Sen. Mark Udall fields questions from Summit County community |

Sen. Mark Udall fields questions from Summit County community

Breeana Laughlin
In addition to sharing his recent experiences both in Denver and in Washington, Senator Mark Udall fielded questions from the audience involving the Affordable Health Care Act, the deficit and the economy with Summit County citizens on Friday.
By Breeana Laughlin/ |

Colorado Sen. Mark Udall stopped into the Old County Courthouse in Breckenridge on Friday afternoon to give local leaders perspective on the national and global issues that impact their everyday lives.

The senator came to speak with community movers and shakers — professionals involved in education and health care, as well as town and county government officials.
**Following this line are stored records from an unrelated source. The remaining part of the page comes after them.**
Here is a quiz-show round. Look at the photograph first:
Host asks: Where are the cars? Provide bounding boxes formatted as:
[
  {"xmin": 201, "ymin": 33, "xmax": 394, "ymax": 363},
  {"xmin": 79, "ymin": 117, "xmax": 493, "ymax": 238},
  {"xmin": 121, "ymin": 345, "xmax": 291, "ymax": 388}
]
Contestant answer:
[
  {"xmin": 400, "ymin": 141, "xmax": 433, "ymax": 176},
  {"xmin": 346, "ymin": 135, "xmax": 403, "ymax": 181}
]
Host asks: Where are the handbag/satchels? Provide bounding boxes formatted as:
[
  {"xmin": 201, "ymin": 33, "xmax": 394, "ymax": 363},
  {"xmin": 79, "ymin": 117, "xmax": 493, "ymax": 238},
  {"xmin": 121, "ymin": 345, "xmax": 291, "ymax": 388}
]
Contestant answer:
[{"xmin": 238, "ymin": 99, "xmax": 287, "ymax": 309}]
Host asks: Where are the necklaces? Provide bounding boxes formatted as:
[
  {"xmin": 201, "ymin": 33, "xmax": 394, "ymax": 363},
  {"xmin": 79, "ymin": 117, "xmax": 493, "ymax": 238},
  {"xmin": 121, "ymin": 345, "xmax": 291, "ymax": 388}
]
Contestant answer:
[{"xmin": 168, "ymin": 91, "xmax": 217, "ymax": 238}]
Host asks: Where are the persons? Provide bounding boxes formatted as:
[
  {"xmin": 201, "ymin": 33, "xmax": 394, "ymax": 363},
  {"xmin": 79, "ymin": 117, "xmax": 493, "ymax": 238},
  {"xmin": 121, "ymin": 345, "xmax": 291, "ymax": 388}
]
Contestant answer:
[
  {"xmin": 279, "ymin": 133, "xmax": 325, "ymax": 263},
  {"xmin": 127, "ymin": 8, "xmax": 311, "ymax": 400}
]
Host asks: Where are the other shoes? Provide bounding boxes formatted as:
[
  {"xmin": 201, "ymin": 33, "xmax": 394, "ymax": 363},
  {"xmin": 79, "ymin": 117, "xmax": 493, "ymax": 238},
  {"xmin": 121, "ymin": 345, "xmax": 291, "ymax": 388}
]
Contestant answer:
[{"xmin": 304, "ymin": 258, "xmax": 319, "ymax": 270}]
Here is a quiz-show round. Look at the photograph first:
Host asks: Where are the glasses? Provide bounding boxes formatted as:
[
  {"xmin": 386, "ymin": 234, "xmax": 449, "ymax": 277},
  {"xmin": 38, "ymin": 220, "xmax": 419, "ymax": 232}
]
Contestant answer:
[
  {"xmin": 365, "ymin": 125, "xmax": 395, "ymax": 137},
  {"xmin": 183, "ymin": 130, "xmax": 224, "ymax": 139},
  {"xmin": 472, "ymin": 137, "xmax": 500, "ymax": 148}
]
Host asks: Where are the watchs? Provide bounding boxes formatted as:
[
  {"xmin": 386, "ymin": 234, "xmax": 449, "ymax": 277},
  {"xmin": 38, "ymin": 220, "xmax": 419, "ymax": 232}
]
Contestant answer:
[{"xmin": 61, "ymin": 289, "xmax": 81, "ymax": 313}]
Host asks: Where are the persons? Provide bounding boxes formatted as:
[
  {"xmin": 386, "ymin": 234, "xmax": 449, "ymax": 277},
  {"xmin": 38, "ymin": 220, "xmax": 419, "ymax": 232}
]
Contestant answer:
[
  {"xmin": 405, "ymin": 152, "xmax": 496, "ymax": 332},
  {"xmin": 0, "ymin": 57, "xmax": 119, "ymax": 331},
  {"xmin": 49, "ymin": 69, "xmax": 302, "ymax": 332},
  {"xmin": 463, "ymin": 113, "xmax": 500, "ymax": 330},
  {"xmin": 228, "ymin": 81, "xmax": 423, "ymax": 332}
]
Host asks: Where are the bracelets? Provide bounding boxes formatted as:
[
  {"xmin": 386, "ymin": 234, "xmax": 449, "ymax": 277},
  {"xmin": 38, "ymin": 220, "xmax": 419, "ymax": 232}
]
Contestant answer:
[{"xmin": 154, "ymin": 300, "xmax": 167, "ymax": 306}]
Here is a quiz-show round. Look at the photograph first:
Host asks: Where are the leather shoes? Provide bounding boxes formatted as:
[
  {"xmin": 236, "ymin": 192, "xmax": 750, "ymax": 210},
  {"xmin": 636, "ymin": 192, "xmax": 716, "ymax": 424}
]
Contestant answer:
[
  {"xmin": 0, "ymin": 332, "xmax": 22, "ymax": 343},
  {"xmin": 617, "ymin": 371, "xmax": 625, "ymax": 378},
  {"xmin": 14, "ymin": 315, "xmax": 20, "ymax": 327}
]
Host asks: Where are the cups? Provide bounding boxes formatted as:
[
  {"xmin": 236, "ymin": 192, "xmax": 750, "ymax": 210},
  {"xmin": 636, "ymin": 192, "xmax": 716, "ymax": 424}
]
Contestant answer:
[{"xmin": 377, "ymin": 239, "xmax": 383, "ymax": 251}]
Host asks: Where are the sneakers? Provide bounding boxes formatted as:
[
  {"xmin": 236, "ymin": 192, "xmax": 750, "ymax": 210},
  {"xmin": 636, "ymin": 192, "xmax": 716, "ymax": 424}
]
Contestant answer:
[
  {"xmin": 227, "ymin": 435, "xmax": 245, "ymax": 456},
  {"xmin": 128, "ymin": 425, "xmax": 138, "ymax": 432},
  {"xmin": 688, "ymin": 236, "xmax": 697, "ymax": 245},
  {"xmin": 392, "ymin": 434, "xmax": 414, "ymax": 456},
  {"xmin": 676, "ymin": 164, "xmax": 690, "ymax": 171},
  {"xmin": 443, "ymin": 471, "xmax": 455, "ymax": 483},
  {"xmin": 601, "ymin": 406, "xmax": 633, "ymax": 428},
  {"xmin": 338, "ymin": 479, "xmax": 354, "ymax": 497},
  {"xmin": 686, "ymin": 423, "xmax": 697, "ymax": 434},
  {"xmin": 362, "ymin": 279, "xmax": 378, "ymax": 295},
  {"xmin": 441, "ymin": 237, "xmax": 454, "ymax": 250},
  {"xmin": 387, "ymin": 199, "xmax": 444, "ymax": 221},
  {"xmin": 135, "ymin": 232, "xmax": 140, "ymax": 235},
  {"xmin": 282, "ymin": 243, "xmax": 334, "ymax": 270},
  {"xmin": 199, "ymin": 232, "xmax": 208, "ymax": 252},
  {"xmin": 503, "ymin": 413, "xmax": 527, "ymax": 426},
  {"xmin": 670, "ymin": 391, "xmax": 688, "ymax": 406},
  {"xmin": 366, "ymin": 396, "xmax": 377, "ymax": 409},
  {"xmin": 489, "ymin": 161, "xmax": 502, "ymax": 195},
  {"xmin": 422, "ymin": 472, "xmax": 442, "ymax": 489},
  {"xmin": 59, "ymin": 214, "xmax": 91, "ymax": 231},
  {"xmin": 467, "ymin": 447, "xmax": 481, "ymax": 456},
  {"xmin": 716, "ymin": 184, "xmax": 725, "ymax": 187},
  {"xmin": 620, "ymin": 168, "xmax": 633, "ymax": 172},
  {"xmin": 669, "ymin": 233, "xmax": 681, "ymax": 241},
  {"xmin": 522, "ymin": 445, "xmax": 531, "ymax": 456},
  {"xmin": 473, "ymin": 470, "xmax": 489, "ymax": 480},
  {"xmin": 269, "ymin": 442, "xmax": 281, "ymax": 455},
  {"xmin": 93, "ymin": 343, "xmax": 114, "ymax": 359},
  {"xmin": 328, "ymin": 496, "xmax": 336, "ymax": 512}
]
Just a day prior to his appearance in Summit County, Udall was discussing global security issues with former Defense Secretary Leon Panetta in Denver. He shared a few of the takeaway messages he gathered from that meeting.

“The overall philosophy that I bring to the table is that we need to stand boldly. We are a young country, and we are an impatient country, but we also have American persistence and we need to tap into that persistence,” Udall told the crowd, which numbered about 50. “The way we lead the world is not just by having an effective and well-trained military; we also need to have a strong economy and ensure diplomatically that we are engaged, showing the world who Americans really are.”

In addition to sharing his recent experiences both in Denver and in Washington, Udall fielded questions from the audience involving the Affordable Care Act, the deficit and the economy.

Udall said he was ready for a break from government-shutdown-related business during his question-and-answer session on Friday. In spite of his wish to “cleanse” himself from the latest controversy at the Capitol, the senator did discuss the partial government shutdown.

Udall shared an optimistic outlook saying he was confident Democrats and Republicans would be able to come to an agreement when it came to revisiting to the budget in February,

“I think public pressure will build to the point that we won’t see the same thing happening again,” he said.

Audience member Sarah Vaine expressed her disappointment with the apparent lack of willingness politicians displayed to cooperate with one another.

“It’s so disturbing to have people repeatedly stand up and blame the other party. It makes it look like no one can have an adult conversation,” Vaine said. “So to have you say we need to come together is promising because I don’t think there’s any other way.”

Udall said he was proud to represent Colorado because it was a place where people could set aside differences to get things done.

“This state’s style fits my style,” he said.

The state is one-third Republican, one-third Democrat and one-third independent, Udall said. “So I have to work hard to represent all of them, and that means I need work to solve problems.”

Friday’s event was the first time a senator had visited the Old County Courthouse, and it served as a good opportunity for locals to learn a broad perspective about the issues that are important to them, County Commissioner Dan Gibbs said.

“Summit County is made up of about 80 percent U.S. Forest Service lands so there are a lot of ways we can partner with the U.S. government,” he said.

Current national issues that relate directly to Summit County include forest health, water issues, transportation issues involving Interstate 70 and a workforce housing bill currently going through Congress, Gibbs said. “There are a lot of examples where having a close relationship, and having Sen. Udall right here in our backyard for a dialogue, is very useful.”